The reaction of many of those that have been vocal in support of refugees arriving in Germany is to deny that there is a connection between the cultural backgrounds of some refugees and problematic ideas about gender, rights, and particularly, women. This response is counter-productive insofar as it stifles debate and discussion. The biggest obstacle here is not supposed insurmountable divergences in cultural ideas or irreconcilable social differences, instead the biggest obstacle is the failure of debate to engage in a nuanced way with people from different cultures.

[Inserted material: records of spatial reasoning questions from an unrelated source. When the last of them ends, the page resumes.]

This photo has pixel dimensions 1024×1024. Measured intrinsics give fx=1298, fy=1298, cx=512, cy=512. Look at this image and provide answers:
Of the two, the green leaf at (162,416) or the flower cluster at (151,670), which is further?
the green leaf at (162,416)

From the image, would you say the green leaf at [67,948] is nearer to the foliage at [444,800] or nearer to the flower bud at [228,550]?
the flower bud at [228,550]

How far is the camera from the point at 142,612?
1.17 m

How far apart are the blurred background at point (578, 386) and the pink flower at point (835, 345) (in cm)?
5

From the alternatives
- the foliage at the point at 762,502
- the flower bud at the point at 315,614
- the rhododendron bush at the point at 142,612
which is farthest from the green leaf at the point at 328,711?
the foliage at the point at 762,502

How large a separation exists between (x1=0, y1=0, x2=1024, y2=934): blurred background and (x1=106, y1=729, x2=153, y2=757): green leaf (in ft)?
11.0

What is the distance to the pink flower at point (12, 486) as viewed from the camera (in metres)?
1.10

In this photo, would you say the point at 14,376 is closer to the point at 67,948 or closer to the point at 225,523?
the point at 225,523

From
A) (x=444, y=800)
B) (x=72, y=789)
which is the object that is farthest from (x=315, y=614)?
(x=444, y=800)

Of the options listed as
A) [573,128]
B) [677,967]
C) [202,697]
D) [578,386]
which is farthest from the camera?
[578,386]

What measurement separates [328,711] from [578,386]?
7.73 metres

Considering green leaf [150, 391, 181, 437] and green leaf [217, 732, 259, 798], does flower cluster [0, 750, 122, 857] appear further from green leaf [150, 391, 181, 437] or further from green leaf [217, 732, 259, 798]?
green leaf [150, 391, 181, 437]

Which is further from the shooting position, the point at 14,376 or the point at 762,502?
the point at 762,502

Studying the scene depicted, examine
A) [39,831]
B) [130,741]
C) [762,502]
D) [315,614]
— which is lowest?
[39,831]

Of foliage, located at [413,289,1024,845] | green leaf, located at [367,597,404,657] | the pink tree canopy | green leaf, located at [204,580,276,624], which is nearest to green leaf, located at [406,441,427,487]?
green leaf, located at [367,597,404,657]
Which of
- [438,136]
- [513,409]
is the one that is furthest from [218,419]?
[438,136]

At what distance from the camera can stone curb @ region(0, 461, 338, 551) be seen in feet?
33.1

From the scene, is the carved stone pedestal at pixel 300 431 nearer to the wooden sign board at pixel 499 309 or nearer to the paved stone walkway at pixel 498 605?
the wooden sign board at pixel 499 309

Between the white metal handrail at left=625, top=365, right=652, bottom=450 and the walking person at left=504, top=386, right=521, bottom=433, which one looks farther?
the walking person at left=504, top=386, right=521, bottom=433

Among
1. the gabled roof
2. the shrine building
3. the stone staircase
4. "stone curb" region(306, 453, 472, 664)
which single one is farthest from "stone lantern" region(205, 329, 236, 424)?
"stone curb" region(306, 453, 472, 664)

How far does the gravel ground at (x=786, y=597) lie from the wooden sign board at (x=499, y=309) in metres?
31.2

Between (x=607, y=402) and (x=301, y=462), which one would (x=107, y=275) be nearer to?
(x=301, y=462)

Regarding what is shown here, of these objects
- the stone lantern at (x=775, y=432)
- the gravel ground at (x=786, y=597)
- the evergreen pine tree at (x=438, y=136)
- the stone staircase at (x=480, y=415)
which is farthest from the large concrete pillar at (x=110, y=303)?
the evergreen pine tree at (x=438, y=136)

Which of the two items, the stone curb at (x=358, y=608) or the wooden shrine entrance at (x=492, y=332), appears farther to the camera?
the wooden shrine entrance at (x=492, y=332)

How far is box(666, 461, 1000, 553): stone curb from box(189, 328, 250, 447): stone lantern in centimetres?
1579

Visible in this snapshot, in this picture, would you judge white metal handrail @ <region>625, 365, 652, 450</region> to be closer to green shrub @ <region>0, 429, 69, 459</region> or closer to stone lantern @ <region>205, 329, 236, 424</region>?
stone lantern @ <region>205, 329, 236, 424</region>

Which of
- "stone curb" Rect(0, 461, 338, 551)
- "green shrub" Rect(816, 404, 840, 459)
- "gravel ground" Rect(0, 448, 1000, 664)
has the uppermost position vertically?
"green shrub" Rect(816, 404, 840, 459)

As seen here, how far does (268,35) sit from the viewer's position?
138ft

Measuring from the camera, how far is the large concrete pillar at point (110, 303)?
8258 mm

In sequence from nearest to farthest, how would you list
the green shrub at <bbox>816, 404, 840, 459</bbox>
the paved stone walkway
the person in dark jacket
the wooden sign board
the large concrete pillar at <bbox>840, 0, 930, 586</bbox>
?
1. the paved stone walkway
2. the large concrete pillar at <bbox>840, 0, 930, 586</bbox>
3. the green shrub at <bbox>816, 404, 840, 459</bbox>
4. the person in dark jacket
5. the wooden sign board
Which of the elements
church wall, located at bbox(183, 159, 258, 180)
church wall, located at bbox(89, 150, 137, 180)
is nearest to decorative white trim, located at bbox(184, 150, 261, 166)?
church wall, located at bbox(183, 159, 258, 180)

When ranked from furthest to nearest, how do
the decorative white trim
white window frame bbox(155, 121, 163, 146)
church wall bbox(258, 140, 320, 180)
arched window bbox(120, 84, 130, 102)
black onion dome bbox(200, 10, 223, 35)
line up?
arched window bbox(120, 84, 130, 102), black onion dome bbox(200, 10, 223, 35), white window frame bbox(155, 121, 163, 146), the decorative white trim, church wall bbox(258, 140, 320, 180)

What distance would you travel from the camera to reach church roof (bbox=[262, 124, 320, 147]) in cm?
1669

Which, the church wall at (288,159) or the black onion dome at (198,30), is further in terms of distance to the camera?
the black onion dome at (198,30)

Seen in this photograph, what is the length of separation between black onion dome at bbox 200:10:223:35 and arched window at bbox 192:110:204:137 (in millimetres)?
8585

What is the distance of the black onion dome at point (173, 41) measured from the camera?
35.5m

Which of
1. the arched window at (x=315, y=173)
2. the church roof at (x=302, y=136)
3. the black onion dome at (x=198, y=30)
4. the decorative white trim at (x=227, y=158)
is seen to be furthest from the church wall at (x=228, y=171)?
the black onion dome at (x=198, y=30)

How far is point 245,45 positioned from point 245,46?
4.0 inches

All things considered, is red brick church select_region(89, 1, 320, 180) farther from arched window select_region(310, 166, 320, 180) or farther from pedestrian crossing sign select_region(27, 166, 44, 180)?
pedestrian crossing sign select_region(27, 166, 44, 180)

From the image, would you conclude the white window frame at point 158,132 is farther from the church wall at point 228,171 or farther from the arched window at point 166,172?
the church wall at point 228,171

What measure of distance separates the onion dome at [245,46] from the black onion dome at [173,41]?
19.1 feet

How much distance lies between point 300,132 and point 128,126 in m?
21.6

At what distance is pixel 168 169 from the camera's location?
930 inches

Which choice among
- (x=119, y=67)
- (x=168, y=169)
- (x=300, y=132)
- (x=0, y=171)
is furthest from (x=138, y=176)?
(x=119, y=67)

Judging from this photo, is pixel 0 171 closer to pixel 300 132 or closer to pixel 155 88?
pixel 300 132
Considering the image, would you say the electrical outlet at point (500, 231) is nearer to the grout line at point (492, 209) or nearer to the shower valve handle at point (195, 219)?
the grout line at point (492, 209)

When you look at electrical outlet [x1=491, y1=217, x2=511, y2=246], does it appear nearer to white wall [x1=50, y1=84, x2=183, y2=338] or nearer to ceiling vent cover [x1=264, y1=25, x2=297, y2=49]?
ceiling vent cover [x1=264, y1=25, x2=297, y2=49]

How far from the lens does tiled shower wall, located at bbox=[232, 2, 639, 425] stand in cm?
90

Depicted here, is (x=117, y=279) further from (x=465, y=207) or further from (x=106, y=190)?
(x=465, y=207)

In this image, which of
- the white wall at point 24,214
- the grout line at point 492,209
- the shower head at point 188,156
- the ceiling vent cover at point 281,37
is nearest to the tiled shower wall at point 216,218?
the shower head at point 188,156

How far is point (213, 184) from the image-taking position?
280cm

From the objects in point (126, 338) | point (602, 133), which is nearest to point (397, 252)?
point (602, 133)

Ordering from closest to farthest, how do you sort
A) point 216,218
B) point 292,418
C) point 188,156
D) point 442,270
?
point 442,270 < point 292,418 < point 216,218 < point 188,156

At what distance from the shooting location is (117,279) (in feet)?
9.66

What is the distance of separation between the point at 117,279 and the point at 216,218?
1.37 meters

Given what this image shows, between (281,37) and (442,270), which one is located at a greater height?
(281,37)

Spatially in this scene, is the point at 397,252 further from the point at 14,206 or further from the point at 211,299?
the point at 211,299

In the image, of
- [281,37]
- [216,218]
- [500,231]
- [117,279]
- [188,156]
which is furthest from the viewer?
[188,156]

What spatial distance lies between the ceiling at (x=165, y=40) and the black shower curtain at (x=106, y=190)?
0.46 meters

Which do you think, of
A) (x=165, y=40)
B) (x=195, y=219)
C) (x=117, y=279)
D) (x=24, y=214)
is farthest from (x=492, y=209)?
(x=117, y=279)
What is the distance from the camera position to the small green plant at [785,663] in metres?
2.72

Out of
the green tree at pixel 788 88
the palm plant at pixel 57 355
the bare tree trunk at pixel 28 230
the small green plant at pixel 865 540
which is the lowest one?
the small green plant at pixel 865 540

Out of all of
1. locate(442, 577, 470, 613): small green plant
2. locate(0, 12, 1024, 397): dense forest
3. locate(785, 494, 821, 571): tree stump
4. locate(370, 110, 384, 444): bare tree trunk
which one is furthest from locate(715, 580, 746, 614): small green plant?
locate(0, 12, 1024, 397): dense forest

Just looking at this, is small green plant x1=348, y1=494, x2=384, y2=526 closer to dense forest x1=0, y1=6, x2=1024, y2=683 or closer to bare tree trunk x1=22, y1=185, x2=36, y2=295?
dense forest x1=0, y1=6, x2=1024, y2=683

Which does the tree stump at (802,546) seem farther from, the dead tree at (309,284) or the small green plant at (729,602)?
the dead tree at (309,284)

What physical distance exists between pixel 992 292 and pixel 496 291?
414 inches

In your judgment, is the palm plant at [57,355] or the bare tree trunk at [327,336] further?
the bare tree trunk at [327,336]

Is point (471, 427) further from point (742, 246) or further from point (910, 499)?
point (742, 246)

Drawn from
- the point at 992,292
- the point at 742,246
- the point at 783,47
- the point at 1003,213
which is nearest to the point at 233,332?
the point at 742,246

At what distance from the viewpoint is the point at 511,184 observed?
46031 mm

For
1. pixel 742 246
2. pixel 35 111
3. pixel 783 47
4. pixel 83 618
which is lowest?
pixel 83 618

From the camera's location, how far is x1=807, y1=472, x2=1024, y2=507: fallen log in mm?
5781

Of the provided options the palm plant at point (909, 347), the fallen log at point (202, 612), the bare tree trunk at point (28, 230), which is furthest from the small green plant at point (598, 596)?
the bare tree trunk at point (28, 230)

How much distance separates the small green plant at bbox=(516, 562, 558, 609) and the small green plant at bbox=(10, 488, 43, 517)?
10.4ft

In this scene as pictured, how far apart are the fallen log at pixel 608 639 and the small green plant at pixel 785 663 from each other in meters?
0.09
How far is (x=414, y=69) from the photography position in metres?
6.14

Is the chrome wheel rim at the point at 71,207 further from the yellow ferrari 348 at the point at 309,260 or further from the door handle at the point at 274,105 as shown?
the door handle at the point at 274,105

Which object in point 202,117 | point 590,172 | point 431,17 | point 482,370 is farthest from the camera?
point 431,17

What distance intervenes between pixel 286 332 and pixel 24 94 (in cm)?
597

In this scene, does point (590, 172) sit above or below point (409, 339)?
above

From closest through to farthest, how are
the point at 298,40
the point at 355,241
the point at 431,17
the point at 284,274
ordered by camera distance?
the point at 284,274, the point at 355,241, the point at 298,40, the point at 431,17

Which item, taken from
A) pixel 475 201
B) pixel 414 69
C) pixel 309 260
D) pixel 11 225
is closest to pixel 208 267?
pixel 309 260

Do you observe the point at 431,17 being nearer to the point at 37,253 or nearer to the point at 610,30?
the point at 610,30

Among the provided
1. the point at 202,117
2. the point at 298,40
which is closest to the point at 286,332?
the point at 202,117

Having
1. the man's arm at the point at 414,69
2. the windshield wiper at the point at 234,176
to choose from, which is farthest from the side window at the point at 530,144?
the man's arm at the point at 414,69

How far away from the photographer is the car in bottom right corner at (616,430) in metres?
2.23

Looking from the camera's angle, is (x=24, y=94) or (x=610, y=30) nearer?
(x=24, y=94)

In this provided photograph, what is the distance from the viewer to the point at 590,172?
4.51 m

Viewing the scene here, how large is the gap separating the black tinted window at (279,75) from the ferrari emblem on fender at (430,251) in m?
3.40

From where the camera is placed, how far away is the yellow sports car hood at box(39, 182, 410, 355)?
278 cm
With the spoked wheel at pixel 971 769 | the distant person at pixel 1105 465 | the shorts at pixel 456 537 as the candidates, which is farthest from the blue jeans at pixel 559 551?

German society needs to be more open in its discussion of the unfolding refugee situation, therefore. There needs to be an ongoing discussion about how to help integrate those coming to Germany and other places into their new societies and a deep discussion about the kind of society we want and how the newcomers can play a positive role in shaping that. This is not a matter of assimilating newcomers so that no differences remain, but a continual process of navigating stumbling blocks between groups – it needs to be an on-going discussion. The point remains however that we cannot allow this to dictate our perception of those who seek refuge from some of the most violent parts of the world, even if one or several refugees were involved in the attacks. Yes, we need to discuss how to integrate newcomers into our societies. But equally, we should look at the issues we already have here. The generalisations about North African and Arab men are one issue, how often we simply accept sexual assault is another. From this starting point, we can begin to see that the issues here are thorny and difficult, and that it is our duty to untangle them together.